También hay una cuestión de resiliencia. Un único servidor pequeño es un punto único de fallo, e igualar la disponibilidad de un proveedor maduro exige trabajo deliberado, no buenas intenciones.
La forma honesta de valorar una migración es, por tanto, poner una cifra a las horas que consumirá cada mes y sumarla al coste del servidor. Si el total sigue siendo menor que las suscripciones que sustituye, el argumento se sostiene. Si solo gana ignorando el trabajo, no es un ahorro, es un traspaso.
Quién debería migrar y quién no
La decisión se separa con bastante claridad.
El autoalojamiento suele tener sentido cuando un equipo paga por puesto por algo que usan muchas personas, cuando varias suscripciones pueden consolidarse en una máquina, cuando la residencia o el control de los datos es un requisito real, o cuando alguien del equipo ya administra servidores con solvencia.
Suele no tener sentido para un usuario en solitario que sustituye una suscripción barata, para cargas de trabajo en las que la caída del servicio sale cara, para equipos sin capacidad operativa disponible, o cuando el producto gestionado hace algo genuinamente difícil que el equivalente de código abierto solo aproxima.
Una prueba útil es preguntarse qué pasa si el servicio se cae durante cuatro horas un domingo. Si la respuesta es que nadie se entera hasta el lunes, es un candidato razonable. Si la respuesta es que los clientes no pueden iniciar sesión, no lo es.
La respuesta pragmática para la mayoría de los equipos pequeños no es ni todo ni nada. Migra los servicios estables, bien conocidos y caros por puesto. Sigue alquilando los que son baratos, críticos o complicados.
Por qué esto importa más allá del coste
La historia de fondo trata de quién puede elegir. Hace una década, gestionar tu propia infraestructura exigía hardware, una red y conocimientos especializados. Hoy exige una tarjeta, unos pocos dólares al mes y un fin de semana de lectura, y los equivalentes de código abierto de la mayoría de las herramientas habituales están lo bastante maduros como para ser realmente utilizables.

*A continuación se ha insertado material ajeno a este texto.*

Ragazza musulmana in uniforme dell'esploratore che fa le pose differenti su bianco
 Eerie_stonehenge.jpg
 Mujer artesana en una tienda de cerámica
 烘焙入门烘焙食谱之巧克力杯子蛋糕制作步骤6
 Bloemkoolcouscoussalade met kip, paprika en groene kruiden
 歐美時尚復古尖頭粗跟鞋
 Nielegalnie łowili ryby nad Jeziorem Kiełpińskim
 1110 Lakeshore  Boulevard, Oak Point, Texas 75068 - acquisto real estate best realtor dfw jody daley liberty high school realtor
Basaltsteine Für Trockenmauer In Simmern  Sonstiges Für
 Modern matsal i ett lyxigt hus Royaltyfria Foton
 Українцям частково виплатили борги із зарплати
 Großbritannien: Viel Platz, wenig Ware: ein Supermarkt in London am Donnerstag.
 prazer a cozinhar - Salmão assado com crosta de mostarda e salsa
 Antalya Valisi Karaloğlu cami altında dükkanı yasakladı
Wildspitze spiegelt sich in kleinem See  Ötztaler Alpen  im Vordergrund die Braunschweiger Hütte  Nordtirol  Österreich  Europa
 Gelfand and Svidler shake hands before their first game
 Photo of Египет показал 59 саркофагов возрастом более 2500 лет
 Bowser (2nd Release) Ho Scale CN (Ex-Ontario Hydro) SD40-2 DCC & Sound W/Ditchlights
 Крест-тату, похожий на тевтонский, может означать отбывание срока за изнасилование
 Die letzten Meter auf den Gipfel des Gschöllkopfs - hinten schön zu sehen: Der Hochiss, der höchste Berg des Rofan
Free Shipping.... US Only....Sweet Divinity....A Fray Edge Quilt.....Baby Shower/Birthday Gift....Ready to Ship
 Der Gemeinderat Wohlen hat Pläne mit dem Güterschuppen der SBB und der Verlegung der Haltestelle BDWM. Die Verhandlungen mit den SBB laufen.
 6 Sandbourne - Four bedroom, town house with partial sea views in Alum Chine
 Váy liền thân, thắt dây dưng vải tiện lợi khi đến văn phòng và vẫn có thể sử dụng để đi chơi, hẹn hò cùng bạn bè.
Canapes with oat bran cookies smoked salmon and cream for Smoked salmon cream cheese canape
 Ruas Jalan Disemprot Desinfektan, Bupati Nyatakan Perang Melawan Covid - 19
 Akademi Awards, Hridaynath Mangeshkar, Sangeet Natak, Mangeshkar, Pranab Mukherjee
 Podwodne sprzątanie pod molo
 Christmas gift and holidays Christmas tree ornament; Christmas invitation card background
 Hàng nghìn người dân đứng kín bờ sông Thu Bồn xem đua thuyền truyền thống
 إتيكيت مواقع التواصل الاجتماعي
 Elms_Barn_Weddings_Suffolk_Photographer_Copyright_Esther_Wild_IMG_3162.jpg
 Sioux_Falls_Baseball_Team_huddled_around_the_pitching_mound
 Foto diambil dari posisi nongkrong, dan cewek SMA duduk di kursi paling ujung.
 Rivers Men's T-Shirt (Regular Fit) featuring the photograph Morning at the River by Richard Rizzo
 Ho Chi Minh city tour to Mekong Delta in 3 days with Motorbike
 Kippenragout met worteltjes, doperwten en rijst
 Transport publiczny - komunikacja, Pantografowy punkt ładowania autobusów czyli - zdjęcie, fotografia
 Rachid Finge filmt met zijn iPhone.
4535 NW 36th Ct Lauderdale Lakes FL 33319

Desde una perspectiva de democratización tecnológica, esa capacidad de elegir es lo esencial. En MW3.biz creemos que la capacidad técnica debe distribuirse lo más ampliamente posible, en lugar de concentrarse en quienes pueden absorber cualquier subida de precio. Las plataformas gestionadas siguen siendo una excelente opción para muchos equipos, y nada de lo anterior sugiere lo contrario. Lo que importa es que un equipo pequeño tenga ahora una alternativa real cuando llega el presupuesto de renovación, y que quien construye en un mercado con una moneda más débil no quede excluido de herramientas que sus competidores dan por sentadas.
Esa misma ampliación del acceso se ve en otros puntos de la pila. Nuestro reportaje sobre cómo los creadores de aplicaciones con IA permiten publicar software real sin saber programar trazaba un patrón parecido: una capacidad que antes requería un especialista y que pasa a estar al alcance de cualquiera dispuesto a aprender lo básico.
El autoalojamiento en 2026 no es una rebelión contra los proveedores de software. Es una posición de negociación. Con la inflación del SaaS en un récord del 16,4 por ciento y dos tercios de la pila media inactiva o infrautilizada, tener una alternativa creíble ya vale algo por sí mismo, se migre o no un solo servicio.